I am not sure why I felt the need to write about this, but it has been one of the writing topics on my mind lately. I think it is because many new or struggling writers that I work with downplay characters opting to believe that their book is plot-driven and while characters matter, so long as they have an interesting plot they have nothing to worry about. I might be inclined to agree (doubtful, but for the sake or argument) if the bare bones of their plot was original, but there is no such thing as a completely original plot anymore, just fresh takes on plots that have already been done. An amazing character in a book is always remembered and something the reader wants to experience again (either by rereading a book or experiencing a new adventure with that character). A plot is not remembered entirely. Every single nuance and event is not remembered so much as the skeleton of that plot and the effect it had (cool, creepy, exciting etc.) on the reader.

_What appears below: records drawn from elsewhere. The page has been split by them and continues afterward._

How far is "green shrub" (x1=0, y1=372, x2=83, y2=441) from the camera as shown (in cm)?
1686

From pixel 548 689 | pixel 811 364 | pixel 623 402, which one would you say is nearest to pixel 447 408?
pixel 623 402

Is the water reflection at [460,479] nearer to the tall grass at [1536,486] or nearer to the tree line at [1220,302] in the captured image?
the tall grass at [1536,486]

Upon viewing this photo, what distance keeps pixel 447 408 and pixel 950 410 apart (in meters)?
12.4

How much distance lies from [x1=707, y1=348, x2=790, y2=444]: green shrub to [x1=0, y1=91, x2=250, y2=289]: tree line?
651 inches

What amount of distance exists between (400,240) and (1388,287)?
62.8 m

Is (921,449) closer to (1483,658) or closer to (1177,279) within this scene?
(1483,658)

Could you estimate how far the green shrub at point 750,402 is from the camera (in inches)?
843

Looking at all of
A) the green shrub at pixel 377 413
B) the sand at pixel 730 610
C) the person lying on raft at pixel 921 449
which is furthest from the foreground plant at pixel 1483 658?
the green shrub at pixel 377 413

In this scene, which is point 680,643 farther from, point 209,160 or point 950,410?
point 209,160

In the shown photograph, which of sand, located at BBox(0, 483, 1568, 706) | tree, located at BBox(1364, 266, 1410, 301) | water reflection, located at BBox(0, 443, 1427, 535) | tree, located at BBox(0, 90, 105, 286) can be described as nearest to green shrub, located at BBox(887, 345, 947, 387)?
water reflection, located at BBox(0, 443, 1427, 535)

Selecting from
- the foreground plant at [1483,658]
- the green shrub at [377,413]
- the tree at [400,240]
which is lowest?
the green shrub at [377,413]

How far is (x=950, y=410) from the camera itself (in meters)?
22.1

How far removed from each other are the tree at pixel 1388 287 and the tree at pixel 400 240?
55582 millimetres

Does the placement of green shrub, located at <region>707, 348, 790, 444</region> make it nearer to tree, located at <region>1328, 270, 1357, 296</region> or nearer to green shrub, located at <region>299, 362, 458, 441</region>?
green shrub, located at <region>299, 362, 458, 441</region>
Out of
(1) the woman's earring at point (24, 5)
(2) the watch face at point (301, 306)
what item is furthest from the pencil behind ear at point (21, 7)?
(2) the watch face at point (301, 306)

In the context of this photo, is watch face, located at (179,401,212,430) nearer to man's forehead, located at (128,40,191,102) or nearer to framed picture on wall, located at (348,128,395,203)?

This doesn’t mean that plot is not important. On the contrary, I feel that in the two examples I have given that they matter just as much as the characters do; they just don’t matter more than the characters do. Even if a writer has the most interesting characters, if there isn’t a story to tell, then that book wouldn’t work either. Almost every writer I know utilizes both character and plot since both are necessary for a story to be successful. This is how it should be. An amazing plot with well-rounded and multi-layered characters works just as well as amazing characters with a simple but effective plot. You can’t completely lack one of the elements and still have something people are going to want to read. Because in modern times, it is not about twenty dollars for a hardback or eight dollars for the digital version – it is about time. Something that if wasted, can never be paid back.